Ellie Man is one part of a London based collaborative with Denzel Wauchope,
whom, since 2016, have collectively formed Dear-Daemon.

 Through sound and image they explore our changing digital culture in relation to identity, the critical voice behind choice, and the intrusive media. They question how and why, knowingly or unwittingly, it has an impact upon our daily lives.
Having recently graduated from Chelsea School of Art’s MA Fine Art course, they are currently continuing their working artist-ship, developing their work for a private show later this year. The final installations and digital responses are a manifestation and explosion of uncanny speculation, colour and anticipative utterings.  
CAFIN spent an evening with Ellie in North London, who spoke on behalf of the duo.

What follows is what happened.



I’m fascinated by people, communication, gossip, and how people interact (or not interact, quite a lot of the time). The creative outlet has manifested itself for a while through sound. And now through images as well. When it comes to making, we divide and conquer; normally Denzel does the sound and I build the imagery. 



A lot of what Denzel and I do is digital, but which eventually takes on some tangible form which we feel is right for the work. If the piece is a finger painting and that’s what it’s supposed to be ­­­­- we let it be.



You’ve got this weird cross-over between what is real and what is not, what people experience everyday but then also the sublime; what people expect to see and what they are anticipating and then trying to seek what they are not.
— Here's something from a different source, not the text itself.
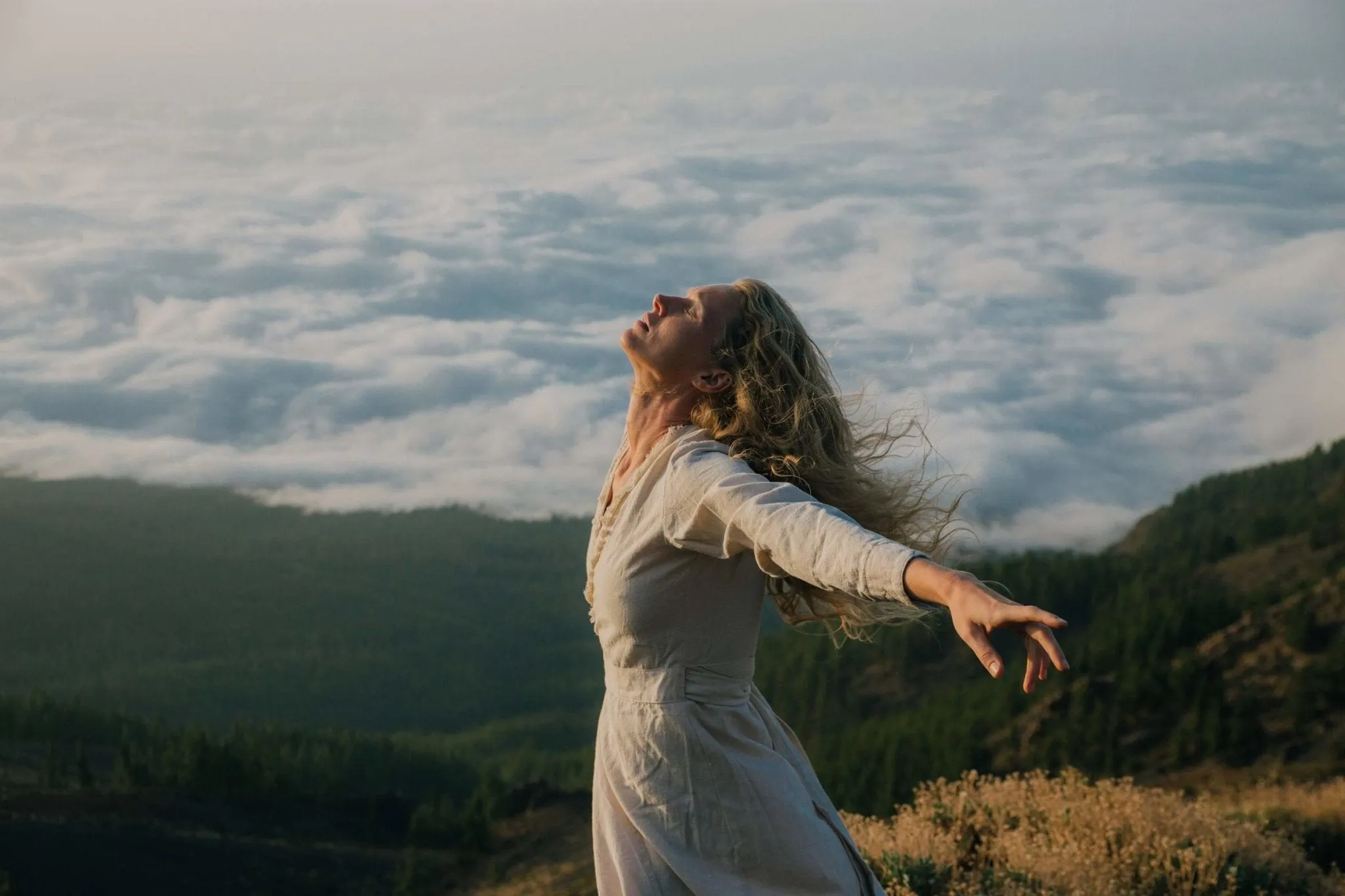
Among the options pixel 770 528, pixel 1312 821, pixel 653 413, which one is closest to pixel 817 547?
pixel 770 528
It’s one big working contradiction; and you either love it or you really don’t like it. 



If you look at how fear and doubt is spread and what kind of impact it can have on peoples’ lives, gossip is an undoubted power.



You either are or you’re either not. Putting people in categorical boxes. That isn’t sustainable.



Because its based upon communication, the whole point of our work is that there’s some kind of dialogue, spoken or unspoken, between our viewer and our work. That’s the part we’re really interested in – we don’t want to put words into peoples’ mouths. Tapping into the collective anxiety of experiencing the uncanny echo chambering effect of the internet.



We are inherently greedy; inherently wasteful. We have an opportunity to change the conversation. But it’s not going to happen over night. We’re very used to having access to physical stuff and being able to go out and buy, get or have whatever we want; and then throw it away. we’re very much a throwaway culture and just expect things. And when you don’t get those things it can be a bit of a shock to the system. We need to value less the materialistic things.



We were told “it’s very very dark”. We thought, have you seen how colourful it is?! But then again that’s a very valid point ­– when you take the time to scratch away at the surface value of the seemingly innocent, other elements start to come through that may not have been anticipated.



Oversaturation of popular culture condensed into a 4 metre-squared corner of a building in Chelsea School of Art.



People who watch it are like: you’ve seen it before, you’re kind of expecting what happens, but then at the same time you still watch it right to the end. It’s mocking you a little bit. It is an emotional investment.